━━━━━ Exercise materials
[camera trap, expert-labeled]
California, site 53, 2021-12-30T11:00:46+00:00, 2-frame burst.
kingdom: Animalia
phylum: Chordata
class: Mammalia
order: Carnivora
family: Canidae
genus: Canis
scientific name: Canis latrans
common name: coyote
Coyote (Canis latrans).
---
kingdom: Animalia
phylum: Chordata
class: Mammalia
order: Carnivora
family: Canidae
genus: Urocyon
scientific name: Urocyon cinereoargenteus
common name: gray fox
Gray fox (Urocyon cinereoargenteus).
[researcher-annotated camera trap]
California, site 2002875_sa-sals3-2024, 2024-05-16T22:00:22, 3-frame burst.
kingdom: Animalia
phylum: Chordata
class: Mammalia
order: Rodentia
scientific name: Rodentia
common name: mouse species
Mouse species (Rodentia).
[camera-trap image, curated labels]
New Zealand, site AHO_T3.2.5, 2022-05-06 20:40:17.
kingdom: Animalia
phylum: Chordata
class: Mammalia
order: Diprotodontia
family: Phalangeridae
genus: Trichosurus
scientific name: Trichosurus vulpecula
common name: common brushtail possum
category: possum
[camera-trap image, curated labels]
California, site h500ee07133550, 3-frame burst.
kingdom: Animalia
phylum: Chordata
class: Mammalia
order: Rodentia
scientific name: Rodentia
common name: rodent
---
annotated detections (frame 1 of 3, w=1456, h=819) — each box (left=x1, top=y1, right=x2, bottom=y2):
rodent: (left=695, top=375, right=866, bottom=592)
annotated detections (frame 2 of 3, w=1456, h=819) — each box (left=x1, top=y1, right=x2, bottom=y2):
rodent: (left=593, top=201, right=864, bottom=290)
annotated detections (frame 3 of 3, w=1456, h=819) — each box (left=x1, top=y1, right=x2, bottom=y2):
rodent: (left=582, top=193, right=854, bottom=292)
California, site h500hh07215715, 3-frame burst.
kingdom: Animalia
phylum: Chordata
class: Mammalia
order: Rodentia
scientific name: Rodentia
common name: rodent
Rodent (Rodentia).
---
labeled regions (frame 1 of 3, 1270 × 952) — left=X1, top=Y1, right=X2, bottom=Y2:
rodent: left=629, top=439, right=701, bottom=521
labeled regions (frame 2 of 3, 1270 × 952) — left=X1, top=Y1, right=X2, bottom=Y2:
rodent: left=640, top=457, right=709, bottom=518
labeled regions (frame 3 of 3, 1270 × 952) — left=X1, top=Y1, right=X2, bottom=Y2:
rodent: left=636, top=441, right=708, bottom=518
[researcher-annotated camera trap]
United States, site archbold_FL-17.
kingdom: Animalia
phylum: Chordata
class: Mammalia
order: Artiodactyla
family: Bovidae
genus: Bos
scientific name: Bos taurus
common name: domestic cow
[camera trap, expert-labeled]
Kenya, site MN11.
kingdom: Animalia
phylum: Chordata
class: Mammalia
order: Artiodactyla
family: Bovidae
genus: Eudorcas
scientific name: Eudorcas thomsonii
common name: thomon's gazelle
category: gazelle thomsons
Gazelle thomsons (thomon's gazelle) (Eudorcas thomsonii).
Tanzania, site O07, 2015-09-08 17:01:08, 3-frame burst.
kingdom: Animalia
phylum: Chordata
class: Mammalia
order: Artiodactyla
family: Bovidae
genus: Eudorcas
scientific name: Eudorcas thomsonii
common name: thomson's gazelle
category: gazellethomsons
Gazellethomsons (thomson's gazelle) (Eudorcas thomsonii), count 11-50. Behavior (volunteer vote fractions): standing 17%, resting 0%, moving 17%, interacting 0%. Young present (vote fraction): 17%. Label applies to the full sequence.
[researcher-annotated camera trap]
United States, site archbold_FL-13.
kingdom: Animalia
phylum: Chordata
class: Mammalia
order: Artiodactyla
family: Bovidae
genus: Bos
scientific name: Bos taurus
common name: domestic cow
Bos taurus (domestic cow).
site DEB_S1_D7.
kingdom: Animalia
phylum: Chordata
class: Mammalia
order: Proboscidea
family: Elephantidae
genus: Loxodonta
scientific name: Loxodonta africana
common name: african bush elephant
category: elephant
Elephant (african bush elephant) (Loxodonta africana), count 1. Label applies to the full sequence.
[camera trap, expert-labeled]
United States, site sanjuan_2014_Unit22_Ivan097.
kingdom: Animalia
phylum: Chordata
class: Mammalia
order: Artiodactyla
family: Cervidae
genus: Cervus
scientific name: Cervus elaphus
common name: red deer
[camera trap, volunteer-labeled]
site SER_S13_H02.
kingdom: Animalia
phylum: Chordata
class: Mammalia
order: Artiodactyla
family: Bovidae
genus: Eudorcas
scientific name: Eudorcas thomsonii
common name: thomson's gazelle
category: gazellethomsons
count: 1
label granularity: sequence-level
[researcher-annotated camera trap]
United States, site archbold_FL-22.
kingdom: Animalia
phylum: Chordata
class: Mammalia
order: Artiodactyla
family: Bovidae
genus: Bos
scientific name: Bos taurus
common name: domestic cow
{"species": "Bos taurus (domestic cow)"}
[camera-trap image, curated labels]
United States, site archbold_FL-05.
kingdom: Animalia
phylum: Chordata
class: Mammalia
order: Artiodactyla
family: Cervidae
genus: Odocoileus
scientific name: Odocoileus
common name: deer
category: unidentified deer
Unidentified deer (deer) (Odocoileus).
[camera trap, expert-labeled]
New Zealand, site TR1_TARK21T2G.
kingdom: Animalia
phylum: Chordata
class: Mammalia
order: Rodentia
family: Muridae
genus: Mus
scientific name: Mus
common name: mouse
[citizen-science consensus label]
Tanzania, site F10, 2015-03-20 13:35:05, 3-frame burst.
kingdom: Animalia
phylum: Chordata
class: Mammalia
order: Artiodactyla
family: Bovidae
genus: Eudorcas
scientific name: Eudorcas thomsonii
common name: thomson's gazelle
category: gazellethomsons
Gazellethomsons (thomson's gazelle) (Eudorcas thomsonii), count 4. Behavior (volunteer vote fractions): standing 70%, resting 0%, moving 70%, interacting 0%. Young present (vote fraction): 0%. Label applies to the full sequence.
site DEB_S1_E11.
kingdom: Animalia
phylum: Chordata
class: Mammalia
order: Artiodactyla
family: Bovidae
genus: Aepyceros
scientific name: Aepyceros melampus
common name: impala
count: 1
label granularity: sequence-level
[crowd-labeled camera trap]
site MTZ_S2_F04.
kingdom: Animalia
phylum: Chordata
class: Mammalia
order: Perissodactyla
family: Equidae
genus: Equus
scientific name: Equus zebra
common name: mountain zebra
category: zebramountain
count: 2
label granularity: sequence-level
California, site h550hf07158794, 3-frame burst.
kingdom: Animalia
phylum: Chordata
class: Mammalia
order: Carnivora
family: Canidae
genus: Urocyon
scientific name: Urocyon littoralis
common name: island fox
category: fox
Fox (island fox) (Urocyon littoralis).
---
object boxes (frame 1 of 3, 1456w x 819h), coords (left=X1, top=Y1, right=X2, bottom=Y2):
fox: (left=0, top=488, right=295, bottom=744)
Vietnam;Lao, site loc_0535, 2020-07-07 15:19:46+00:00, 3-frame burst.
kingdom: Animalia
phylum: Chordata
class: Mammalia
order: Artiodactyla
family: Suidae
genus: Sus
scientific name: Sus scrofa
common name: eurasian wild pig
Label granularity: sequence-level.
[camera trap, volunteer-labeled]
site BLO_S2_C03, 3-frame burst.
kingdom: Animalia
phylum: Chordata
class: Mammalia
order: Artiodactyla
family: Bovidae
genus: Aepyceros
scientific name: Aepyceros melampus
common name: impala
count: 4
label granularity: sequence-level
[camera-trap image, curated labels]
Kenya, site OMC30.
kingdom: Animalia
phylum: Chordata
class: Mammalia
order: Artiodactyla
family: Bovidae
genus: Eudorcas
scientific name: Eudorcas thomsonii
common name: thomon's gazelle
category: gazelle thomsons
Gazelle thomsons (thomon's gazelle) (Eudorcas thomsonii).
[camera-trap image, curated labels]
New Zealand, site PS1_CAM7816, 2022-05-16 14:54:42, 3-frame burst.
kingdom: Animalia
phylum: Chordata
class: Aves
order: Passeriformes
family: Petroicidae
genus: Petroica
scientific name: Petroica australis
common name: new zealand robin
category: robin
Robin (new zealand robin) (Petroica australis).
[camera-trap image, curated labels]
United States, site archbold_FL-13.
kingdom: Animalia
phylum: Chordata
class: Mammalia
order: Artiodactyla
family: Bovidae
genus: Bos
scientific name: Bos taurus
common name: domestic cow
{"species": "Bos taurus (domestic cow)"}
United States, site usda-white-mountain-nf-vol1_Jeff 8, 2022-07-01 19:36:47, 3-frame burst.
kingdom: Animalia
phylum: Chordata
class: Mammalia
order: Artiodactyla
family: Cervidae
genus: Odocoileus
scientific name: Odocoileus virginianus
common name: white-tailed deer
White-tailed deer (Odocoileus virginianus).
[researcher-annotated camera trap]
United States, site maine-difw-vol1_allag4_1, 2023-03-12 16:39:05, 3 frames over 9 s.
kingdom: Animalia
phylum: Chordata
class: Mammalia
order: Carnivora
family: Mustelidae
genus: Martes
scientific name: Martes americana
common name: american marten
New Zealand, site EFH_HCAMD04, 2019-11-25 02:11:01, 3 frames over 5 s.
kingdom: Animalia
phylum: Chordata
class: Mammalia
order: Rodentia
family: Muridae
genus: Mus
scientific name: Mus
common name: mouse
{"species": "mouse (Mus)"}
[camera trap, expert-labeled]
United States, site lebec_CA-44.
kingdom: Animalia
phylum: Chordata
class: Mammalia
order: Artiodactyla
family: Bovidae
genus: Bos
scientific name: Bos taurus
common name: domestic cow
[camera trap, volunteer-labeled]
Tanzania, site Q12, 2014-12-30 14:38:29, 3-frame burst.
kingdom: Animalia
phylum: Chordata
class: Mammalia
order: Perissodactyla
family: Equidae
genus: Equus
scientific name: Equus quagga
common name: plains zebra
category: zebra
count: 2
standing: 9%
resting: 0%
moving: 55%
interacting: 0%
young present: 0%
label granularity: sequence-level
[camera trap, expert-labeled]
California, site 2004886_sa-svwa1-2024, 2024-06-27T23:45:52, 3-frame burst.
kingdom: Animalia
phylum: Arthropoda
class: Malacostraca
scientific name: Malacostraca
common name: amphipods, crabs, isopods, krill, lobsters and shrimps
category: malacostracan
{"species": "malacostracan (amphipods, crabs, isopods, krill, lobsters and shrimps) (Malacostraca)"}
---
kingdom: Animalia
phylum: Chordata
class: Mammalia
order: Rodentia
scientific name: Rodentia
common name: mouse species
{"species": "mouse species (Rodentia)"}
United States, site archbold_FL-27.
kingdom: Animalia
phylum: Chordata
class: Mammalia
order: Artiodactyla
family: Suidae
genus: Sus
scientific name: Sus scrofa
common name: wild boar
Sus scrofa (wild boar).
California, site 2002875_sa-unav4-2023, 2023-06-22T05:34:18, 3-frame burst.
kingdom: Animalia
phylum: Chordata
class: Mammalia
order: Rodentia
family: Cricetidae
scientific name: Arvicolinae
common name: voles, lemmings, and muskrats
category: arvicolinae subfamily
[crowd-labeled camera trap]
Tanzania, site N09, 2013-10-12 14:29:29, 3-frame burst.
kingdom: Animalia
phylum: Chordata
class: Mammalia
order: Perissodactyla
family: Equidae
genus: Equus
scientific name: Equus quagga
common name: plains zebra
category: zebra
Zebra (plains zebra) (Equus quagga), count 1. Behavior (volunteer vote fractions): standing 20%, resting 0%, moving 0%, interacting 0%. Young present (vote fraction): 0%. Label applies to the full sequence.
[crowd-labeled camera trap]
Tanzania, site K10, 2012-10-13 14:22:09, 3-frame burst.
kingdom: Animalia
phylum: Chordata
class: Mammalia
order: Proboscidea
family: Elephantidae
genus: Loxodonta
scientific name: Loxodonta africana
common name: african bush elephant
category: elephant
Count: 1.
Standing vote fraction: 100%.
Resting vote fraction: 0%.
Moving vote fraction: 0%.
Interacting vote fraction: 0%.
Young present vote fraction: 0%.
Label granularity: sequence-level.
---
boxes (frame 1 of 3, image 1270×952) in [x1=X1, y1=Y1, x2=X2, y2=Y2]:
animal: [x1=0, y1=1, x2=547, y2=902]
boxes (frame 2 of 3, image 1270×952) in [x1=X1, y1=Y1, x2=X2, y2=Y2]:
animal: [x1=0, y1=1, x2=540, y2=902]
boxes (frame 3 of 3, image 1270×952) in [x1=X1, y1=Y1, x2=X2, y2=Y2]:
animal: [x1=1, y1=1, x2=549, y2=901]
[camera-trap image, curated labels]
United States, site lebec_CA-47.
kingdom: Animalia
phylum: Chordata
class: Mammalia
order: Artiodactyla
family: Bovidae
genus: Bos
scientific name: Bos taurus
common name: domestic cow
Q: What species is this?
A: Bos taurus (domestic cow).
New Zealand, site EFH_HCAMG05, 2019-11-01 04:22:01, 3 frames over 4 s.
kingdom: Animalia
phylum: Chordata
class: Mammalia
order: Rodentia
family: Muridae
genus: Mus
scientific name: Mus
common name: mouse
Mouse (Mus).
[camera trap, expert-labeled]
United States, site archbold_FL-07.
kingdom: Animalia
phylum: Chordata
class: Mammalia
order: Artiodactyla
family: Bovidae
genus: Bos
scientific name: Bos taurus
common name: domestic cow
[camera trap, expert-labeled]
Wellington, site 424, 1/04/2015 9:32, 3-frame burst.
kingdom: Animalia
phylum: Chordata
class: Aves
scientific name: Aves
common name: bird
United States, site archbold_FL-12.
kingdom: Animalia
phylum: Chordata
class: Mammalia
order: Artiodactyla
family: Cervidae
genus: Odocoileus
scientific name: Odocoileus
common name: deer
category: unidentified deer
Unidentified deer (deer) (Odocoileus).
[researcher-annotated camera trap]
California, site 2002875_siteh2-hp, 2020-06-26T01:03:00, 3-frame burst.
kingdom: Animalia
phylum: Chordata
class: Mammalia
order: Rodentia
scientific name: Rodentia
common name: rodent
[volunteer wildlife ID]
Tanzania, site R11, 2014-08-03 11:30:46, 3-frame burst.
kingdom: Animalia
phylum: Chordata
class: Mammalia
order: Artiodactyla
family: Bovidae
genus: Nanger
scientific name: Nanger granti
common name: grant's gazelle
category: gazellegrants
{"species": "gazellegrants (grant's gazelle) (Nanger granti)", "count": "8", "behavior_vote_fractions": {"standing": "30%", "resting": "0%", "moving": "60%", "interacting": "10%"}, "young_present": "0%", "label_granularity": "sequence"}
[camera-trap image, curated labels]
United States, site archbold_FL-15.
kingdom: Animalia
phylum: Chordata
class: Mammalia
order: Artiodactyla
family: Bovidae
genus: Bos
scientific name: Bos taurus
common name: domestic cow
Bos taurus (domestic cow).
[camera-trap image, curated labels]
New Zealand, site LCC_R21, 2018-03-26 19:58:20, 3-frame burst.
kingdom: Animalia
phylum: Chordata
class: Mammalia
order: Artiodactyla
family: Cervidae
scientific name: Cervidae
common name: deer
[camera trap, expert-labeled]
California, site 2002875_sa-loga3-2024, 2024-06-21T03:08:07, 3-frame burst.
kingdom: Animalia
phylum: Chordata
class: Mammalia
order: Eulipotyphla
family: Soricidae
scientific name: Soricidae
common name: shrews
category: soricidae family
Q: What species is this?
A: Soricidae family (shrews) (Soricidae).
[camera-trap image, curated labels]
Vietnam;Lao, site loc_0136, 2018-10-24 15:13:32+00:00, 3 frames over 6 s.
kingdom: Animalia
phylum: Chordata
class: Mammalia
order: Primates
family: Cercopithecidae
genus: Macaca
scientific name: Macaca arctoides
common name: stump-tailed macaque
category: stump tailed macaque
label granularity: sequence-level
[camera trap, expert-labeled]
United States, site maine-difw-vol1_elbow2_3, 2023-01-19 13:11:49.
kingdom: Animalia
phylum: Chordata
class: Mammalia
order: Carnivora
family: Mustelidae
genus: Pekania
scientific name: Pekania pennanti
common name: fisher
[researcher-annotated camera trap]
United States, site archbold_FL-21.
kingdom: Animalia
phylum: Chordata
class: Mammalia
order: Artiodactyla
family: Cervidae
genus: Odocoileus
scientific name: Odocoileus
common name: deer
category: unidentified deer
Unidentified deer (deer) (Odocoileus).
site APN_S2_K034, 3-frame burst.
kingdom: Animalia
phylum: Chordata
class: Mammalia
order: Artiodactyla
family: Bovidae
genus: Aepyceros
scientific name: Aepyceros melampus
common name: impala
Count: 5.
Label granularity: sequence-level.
━━━━━━━━━━
> _Required work_: Going back to the entries above, set down exactly the lines that begin at the one with "labeled regions (frame 1" and end at the one with "United States, site archbold_FL-17.", both included, and nothing else.

> _Answer for the task_:
labeled regions (frame 1 of 3, 1270 × 952) — left=X1, top=Y1, right=X2, bottom=Y2:
rodent: left=629, top=439, right=701, bottom=521
labeled regions (frame 2 of 3, 1270 × 952) — left=X1, top=Y1, right=X2, bottom=Y2:
rodent: left=640, top=457, right=709, bottom=518
labeled regions (frame 3 of 3, 1270 × 952) — left=X1, top=Y1, right=X2, bottom=Y2:
rodent: left=636, top=441, right=708, bottom=518
[researcher-annotated camera trap]
United States, site archbold_FL-17.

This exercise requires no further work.